§ **TASK**
In the excerpt below on involuntary psychiatric holds, translate this sentence into Spanish: "If a student needs help, they should contact C.A.P.S., but C.A.P.S. does not need to go looking for students to help."

§ **PAGE EXCERPT**
· · · ·

Let us consider the full ramifications of this for a moment. If a student is found to be suicidal, they will be placed on a 5150 involuntary psychiatric hold. They will be taken into custody by the police, who often have no training in handling individuals with mental illnesses. (There have been many cases where suicidal people were shot by the police officers who were called to help them.) If the 5150 patient survives the detainment, they will be placed against their will in a psychiatric institution for 72 hours, where they can be deprived of their basic freedoms or held for a longer period of time if psychiatrists deem it necessary.

For many people who experience it, a 5150 involuntary psychiatric hold is a uniquely traumatic experience of utter powerlessness that will haunt them for years to come. One anonymous writer for the Huffington Post described his 5150 experience as “The Most Harrowing Days of My Life.” After voluntarily seeking help for an emotional breakdown, the author, a successful middle-aged businessman, was incorrectly labeled a suicide risk after responding to what he thought was a purely hypothetical question about preferred suicide methods. (This practice of asking hypothetical questions to gauge suicide risk is not so different from the “asking indirectly” process that C.A.P.S. recommends on its website.)

If a student needs help, they should contact C.A.P.S., but C.A.P.S. does not need to go looking for students to help.

Once involuntarily committed, the patient was placed in an institution where he and the other patients were continually under surveillance, received unidentified medication but no therapy and where his only meeting with a psychiatrist involved him being informed that he could be committed at the psychiatrist’s pleasure for a further 14 days (a terrifying prospect for the author of the article, because it would have destroyed his career). When he left the institution, he was forced to sign a form saying he would not buy a gun for five years. Regardless of one’s views on gun control, it must have been extremely degrading and humiliating for this grown adult to be assumed mentally unfit to handle a weapon that other citizens are permitted to own.

The anonymous author describes the state mental health system as “an uncaring, impersonal, and arbitrarily subjective system that might preserve life, but, at best, tragically misses the chance to heal, and, at worst, degrades and frightens those who, at their most vulnerable, deserve better.”

How can organizations like C.A.P.S. talk about “ending the stigma” surrounding mental health when this sort of treatment is a potential consequence of a student coming forward? And why are we actively training students to subject each other to this?

· · · ·

Stored data entries
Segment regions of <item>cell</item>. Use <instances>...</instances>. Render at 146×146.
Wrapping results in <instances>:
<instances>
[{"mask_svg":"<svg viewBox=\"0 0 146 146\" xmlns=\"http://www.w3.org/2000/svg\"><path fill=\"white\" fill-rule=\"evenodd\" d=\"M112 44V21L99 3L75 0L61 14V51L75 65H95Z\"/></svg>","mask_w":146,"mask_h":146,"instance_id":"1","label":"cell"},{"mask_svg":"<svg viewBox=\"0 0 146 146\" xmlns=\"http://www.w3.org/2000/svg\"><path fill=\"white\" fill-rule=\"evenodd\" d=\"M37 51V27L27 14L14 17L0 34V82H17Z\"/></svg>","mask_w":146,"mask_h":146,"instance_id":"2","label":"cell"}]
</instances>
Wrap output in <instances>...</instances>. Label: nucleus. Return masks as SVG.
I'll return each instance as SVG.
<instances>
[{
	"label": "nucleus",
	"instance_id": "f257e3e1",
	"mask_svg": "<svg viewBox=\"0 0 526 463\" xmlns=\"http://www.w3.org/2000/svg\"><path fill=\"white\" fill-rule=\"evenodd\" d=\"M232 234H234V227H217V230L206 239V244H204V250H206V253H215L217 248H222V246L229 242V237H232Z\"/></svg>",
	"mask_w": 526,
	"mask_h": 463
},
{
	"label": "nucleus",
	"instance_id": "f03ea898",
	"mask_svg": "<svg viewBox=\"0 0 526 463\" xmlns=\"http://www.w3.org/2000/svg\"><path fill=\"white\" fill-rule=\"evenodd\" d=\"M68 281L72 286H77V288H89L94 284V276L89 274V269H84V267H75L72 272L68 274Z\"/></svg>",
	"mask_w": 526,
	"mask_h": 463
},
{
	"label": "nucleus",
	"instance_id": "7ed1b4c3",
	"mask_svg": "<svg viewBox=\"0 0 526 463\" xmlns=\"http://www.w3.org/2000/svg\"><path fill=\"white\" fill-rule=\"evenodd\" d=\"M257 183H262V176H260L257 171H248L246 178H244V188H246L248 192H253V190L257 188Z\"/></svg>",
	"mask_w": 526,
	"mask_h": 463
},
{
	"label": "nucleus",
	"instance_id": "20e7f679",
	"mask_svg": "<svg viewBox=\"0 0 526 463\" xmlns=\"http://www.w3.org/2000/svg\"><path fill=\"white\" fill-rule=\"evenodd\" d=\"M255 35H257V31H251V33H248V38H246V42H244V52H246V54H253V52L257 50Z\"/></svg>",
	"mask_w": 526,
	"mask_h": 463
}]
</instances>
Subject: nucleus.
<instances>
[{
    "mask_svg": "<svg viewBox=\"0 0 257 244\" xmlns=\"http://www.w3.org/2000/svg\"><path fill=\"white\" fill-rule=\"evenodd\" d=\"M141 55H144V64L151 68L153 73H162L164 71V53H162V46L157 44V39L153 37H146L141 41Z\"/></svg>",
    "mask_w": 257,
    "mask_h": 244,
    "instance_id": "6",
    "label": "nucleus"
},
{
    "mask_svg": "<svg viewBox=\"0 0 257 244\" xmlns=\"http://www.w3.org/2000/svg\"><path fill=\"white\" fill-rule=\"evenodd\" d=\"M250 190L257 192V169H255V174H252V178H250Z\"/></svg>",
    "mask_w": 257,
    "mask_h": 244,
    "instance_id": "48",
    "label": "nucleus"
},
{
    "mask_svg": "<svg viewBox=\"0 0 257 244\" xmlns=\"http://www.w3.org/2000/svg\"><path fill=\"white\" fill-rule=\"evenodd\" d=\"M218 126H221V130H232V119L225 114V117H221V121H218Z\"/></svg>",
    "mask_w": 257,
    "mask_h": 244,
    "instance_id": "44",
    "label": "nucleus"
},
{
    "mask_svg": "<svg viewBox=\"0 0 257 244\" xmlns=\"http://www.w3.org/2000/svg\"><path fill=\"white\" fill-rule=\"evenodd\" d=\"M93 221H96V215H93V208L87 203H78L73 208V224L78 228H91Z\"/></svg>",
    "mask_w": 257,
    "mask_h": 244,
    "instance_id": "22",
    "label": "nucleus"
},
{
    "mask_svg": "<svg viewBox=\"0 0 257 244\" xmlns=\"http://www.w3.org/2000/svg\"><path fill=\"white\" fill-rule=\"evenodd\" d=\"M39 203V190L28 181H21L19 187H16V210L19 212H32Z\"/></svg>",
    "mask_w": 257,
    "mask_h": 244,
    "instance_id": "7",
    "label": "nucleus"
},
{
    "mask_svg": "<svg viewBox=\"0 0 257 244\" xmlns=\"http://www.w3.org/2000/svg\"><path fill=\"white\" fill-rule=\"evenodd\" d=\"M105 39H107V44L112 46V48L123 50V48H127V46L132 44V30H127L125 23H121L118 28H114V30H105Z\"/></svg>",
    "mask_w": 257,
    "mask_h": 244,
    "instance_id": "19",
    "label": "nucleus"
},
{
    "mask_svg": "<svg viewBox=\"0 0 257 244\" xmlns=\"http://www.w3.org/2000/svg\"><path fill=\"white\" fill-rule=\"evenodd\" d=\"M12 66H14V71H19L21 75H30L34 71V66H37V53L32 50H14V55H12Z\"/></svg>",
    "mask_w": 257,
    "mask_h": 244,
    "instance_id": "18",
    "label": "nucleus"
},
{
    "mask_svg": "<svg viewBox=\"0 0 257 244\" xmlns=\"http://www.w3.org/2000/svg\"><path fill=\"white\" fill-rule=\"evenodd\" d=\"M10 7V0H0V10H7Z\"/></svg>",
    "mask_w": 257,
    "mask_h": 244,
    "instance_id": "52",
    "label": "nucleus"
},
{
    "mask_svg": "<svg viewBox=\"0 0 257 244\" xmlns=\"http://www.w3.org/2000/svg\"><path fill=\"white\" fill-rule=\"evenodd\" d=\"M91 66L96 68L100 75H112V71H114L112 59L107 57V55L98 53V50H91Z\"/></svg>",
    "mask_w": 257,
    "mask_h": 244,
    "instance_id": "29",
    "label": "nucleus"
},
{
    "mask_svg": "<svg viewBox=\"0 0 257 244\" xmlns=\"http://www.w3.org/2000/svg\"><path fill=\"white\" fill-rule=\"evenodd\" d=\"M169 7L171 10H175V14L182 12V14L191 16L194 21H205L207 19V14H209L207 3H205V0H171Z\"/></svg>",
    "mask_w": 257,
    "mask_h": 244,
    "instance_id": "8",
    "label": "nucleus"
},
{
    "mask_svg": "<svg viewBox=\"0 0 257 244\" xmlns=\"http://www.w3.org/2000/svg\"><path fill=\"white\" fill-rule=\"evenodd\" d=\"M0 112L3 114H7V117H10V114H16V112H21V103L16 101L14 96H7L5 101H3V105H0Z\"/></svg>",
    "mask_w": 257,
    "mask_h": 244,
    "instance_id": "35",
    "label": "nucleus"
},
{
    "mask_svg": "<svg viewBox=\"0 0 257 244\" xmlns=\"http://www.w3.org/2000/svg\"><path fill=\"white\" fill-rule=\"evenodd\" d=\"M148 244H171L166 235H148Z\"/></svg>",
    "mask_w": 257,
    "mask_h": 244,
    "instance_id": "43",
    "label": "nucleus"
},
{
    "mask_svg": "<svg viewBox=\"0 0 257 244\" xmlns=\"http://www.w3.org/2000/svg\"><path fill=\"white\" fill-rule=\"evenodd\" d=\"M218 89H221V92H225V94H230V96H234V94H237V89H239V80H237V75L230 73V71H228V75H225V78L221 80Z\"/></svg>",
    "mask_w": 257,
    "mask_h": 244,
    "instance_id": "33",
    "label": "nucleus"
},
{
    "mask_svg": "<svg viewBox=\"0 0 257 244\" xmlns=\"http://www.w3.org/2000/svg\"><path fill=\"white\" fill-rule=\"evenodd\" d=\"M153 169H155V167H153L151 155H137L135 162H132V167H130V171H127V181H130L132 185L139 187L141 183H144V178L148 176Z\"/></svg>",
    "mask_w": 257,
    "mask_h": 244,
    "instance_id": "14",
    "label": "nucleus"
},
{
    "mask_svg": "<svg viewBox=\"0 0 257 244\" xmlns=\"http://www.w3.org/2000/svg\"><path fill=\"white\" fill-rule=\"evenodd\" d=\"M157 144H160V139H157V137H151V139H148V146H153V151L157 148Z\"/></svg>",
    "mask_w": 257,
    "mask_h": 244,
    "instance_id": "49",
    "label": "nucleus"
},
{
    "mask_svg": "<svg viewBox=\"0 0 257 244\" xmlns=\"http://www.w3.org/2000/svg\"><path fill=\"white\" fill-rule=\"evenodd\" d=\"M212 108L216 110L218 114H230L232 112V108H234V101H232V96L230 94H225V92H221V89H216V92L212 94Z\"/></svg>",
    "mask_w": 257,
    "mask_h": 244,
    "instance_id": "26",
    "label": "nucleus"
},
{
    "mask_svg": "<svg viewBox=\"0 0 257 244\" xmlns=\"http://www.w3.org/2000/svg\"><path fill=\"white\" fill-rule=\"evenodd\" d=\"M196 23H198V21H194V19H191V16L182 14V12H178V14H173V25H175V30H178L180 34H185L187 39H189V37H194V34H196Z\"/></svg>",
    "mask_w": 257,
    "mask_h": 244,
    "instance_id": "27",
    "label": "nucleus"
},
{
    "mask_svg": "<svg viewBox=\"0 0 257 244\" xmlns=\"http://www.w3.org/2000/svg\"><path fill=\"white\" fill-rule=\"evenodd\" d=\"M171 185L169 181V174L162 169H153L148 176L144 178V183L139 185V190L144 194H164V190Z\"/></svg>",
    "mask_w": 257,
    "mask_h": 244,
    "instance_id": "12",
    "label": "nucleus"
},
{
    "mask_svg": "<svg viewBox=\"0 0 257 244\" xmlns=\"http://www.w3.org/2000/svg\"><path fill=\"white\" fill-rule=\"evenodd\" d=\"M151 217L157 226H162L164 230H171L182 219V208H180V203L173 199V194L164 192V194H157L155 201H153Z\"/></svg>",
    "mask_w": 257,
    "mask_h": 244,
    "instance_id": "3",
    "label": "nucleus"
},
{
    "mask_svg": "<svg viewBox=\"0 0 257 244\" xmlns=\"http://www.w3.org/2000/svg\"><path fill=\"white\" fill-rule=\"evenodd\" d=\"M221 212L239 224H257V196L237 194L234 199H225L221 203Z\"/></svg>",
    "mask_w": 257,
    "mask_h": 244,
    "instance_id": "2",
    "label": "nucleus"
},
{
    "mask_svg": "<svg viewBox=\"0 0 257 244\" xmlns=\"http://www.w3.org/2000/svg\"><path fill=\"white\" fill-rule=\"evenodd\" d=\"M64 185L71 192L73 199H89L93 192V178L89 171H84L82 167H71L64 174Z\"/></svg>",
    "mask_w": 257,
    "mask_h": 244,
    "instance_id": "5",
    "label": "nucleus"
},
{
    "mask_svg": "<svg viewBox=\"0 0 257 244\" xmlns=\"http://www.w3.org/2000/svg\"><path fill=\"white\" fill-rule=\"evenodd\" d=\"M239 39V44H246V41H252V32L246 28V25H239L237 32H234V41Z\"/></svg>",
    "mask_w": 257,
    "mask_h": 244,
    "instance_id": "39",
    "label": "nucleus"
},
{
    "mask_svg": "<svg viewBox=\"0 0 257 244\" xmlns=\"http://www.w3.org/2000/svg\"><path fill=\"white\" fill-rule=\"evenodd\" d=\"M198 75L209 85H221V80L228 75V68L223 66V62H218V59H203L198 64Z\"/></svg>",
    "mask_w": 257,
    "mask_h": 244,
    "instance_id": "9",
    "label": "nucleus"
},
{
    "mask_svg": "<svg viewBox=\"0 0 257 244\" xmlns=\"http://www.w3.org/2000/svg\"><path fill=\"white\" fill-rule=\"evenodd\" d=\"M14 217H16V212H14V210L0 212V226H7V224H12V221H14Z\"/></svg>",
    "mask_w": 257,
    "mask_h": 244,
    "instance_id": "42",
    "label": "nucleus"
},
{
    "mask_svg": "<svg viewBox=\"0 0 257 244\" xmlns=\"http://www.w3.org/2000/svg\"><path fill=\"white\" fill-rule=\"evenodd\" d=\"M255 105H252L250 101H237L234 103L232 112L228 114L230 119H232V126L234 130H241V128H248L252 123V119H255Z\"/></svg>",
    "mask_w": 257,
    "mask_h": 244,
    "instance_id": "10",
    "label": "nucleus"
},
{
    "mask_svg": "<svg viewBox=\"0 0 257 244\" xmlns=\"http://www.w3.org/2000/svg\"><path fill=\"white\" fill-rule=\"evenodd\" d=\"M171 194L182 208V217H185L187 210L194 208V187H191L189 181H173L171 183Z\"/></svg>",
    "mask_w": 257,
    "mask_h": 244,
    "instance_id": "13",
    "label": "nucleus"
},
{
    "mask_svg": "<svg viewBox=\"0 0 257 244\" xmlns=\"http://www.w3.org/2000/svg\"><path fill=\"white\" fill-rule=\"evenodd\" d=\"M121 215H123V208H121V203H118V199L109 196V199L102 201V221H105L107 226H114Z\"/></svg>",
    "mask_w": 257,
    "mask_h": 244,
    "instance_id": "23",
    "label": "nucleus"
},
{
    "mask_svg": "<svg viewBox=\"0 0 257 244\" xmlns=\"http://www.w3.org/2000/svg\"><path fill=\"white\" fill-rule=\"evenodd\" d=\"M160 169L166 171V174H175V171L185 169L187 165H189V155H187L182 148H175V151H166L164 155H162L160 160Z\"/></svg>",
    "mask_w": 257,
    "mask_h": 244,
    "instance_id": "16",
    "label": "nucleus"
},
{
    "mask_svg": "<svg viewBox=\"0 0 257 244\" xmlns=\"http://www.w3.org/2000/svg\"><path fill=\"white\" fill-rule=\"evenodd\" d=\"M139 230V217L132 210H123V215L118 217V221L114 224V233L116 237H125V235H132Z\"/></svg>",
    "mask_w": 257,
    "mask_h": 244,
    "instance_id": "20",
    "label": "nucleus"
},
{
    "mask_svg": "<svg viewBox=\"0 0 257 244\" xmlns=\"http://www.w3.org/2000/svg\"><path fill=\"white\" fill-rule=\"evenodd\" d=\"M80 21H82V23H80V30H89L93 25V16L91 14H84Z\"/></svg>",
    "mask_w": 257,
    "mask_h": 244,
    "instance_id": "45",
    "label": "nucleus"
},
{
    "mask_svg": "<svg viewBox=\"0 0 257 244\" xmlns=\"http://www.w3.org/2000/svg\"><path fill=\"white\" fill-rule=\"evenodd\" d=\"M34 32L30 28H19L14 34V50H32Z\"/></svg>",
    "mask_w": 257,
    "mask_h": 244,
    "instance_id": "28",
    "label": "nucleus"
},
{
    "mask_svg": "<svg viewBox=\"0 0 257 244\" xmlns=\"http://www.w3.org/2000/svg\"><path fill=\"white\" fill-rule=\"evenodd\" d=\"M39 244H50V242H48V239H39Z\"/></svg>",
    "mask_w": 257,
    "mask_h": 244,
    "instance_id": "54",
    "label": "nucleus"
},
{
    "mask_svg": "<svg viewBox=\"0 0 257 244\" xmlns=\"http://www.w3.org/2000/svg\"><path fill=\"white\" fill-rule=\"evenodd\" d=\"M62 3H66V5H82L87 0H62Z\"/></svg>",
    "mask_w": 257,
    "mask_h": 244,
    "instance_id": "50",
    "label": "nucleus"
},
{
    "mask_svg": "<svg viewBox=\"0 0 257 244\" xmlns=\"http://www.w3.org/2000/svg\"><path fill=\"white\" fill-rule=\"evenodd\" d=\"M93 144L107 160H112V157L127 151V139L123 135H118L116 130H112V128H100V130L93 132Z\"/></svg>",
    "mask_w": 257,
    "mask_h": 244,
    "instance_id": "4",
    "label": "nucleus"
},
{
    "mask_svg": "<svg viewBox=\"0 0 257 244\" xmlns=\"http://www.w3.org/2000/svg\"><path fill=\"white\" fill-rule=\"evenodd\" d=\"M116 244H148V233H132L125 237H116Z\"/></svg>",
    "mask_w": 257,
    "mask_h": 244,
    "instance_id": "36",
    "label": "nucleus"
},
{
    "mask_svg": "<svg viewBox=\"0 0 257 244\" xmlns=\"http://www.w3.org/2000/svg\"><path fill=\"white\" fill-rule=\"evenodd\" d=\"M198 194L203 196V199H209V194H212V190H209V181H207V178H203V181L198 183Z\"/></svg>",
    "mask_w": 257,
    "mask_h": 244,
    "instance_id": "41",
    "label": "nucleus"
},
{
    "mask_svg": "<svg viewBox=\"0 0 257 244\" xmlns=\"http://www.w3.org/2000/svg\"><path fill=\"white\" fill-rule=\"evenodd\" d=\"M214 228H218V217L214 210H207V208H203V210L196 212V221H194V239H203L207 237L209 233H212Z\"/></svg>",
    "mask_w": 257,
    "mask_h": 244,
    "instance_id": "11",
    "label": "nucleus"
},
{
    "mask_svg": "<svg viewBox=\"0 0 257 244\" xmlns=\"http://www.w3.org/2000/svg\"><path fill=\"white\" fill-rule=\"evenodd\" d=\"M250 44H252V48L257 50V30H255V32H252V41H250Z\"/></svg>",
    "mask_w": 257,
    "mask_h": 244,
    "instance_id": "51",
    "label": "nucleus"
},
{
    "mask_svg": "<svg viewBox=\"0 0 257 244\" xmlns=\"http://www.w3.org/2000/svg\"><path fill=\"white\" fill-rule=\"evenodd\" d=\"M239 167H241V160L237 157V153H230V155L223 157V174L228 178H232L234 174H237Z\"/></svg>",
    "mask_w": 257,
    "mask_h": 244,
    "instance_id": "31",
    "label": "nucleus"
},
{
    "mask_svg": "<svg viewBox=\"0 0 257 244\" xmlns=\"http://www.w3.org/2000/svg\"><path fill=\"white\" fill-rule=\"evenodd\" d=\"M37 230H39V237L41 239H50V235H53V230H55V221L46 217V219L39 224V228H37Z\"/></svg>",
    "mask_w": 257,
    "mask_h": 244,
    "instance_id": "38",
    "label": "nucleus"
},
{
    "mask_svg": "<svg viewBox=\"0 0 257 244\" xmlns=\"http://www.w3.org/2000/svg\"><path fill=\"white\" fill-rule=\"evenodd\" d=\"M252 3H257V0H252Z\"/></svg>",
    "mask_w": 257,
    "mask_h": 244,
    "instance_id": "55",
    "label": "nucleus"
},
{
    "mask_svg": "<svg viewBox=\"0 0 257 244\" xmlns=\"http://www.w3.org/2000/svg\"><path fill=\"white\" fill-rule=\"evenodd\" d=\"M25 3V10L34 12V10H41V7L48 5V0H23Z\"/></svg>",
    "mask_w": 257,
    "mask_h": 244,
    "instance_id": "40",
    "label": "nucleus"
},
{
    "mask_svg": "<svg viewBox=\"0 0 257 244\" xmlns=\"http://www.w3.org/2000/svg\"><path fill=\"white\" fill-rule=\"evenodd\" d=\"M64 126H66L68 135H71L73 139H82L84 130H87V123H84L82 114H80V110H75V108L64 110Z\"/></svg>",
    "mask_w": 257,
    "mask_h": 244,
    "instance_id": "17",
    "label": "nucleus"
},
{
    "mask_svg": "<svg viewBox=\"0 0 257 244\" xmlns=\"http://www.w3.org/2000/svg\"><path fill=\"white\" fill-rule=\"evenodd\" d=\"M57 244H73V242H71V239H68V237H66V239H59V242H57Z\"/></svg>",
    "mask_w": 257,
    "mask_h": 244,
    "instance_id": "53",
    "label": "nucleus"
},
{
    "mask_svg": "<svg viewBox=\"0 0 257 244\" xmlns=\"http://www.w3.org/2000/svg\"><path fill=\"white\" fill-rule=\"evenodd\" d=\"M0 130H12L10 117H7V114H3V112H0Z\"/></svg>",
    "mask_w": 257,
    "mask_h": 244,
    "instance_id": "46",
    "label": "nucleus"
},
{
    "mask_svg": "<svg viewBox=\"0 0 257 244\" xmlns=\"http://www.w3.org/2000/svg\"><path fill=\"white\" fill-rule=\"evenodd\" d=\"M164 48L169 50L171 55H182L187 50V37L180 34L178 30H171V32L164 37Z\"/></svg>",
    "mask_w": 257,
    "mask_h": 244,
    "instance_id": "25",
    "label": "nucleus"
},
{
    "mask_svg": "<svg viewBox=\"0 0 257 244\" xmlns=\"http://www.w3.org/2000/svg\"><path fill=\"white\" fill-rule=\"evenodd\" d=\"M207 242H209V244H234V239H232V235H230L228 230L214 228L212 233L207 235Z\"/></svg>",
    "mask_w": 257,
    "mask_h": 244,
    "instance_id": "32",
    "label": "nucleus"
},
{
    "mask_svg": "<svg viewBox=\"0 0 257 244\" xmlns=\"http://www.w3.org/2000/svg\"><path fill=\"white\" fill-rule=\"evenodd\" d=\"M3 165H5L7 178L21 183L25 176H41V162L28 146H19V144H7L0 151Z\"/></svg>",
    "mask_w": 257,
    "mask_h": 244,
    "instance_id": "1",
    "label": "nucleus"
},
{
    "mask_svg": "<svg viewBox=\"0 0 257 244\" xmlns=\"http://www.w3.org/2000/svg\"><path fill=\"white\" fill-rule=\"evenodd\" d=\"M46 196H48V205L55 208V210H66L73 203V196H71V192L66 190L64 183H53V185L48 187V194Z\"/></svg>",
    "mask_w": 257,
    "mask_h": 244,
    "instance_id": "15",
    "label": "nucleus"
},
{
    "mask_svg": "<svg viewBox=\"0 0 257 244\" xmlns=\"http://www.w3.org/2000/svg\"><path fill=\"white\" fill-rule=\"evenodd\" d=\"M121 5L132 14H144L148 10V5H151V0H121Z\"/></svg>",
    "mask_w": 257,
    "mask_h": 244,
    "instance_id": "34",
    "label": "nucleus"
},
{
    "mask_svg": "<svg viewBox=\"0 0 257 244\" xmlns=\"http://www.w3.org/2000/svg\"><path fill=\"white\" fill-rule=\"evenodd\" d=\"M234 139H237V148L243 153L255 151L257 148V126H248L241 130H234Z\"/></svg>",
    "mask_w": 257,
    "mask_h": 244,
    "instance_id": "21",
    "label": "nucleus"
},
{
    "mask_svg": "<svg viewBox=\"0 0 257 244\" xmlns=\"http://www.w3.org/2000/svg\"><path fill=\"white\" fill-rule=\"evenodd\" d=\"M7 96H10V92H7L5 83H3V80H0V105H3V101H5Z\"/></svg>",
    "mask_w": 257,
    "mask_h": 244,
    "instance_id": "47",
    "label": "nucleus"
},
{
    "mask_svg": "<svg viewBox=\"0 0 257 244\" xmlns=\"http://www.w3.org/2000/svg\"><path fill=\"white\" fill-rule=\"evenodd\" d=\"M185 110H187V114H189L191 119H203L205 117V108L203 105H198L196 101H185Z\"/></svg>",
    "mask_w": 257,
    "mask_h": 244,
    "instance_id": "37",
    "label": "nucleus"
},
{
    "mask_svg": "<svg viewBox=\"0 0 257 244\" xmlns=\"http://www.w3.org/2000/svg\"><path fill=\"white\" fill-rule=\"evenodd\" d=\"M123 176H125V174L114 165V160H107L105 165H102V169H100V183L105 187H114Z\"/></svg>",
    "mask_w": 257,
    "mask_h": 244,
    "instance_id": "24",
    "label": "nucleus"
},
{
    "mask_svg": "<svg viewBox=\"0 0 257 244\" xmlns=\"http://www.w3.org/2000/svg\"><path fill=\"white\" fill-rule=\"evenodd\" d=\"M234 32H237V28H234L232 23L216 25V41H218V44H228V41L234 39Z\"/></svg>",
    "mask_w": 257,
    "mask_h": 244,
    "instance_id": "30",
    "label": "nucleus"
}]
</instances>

· · · ·

§ **WRITTEN SOLUTION**
Si un estudiante necesita ayuda, debe contactar a C.A.P.S., pero C.A.P.S. no necesita salir a buscar estudiantes a quienes ayudar.